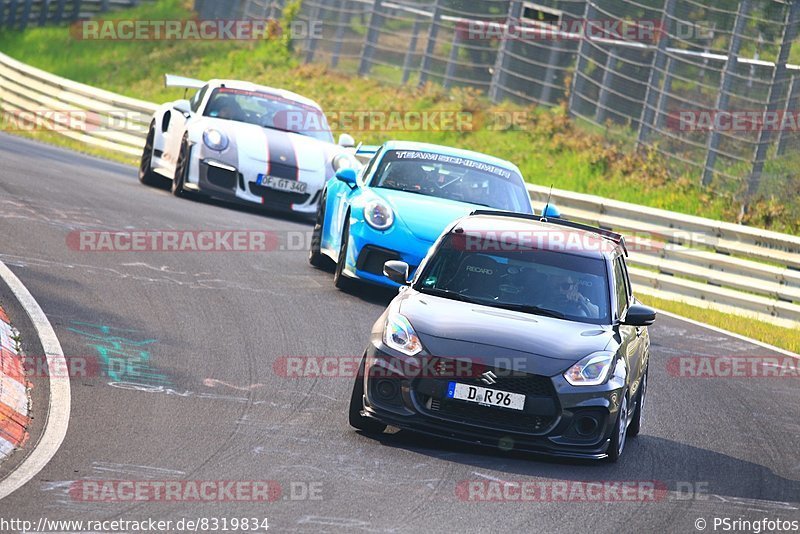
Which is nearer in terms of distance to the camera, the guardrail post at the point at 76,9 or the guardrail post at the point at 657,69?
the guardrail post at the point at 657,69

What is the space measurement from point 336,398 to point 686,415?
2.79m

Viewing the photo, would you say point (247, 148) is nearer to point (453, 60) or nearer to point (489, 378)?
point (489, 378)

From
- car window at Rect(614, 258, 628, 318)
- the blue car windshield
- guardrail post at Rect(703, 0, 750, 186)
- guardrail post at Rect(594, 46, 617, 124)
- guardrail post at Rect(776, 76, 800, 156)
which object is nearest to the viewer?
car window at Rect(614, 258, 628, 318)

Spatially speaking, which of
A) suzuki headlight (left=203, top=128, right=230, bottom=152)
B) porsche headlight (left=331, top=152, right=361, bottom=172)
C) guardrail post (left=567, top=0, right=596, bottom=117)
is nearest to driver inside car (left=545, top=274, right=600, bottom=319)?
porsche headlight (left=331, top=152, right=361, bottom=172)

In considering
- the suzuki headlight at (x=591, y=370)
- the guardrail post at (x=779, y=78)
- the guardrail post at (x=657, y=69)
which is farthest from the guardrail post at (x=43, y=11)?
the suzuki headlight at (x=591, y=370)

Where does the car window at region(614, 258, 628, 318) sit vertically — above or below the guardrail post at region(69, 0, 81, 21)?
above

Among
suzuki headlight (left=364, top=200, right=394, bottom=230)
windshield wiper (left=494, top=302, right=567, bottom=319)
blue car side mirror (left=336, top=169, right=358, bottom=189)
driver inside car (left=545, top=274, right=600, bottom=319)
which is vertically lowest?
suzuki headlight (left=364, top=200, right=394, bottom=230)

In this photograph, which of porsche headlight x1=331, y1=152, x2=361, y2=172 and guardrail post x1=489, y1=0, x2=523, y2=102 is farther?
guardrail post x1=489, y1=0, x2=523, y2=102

▬▬▬▬▬▬

Rewrite all the rows above with "driver inside car" replaced by "person in the driver's seat" wherever it occurs, keeping everything else unchanged. Leave out the pictures.

Which is nearer in terms of distance to the camera, the guardrail post at the point at 76,9 or the guardrail post at the point at 657,69?
the guardrail post at the point at 657,69

What is the space measurement from point 336,398 to point 686,415?
2.79m

Viewing the photo, would you say point (247, 148) is nearer to point (453, 60) or nearer to point (489, 378)?
point (489, 378)

From
- car window at Rect(614, 258, 628, 318)
- the blue car windshield
- guardrail post at Rect(703, 0, 750, 186)
- guardrail post at Rect(594, 46, 617, 124)
- guardrail post at Rect(776, 76, 800, 156)
which object is nearest to the viewer?
car window at Rect(614, 258, 628, 318)

Spatially speaking, which of
A) suzuki headlight (left=203, top=128, right=230, bottom=152)
B) porsche headlight (left=331, top=152, right=361, bottom=172)
C) guardrail post (left=567, top=0, right=596, bottom=117)
is nearest to person in the driver's seat (left=545, top=274, right=600, bottom=319)?
porsche headlight (left=331, top=152, right=361, bottom=172)

In considering
- the suzuki headlight at (x=591, y=370)
- the guardrail post at (x=779, y=78)
- the guardrail post at (x=657, y=69)
which is farthest from the guardrail post at (x=43, y=11)?
the suzuki headlight at (x=591, y=370)

Where does the car window at region(614, 258, 628, 318) sit vertically — above or below the guardrail post at region(69, 0, 81, 21)?
above

Among
suzuki headlight (left=364, top=200, right=394, bottom=230)
windshield wiper (left=494, top=302, right=567, bottom=319)
blue car side mirror (left=336, top=169, right=358, bottom=189)
person in the driver's seat (left=545, top=274, right=600, bottom=319)
which is vertically lowest?
suzuki headlight (left=364, top=200, right=394, bottom=230)

In this photograph, which of porsche headlight x1=331, y1=152, x2=361, y2=172 and guardrail post x1=489, y1=0, x2=523, y2=102 is farther?
guardrail post x1=489, y1=0, x2=523, y2=102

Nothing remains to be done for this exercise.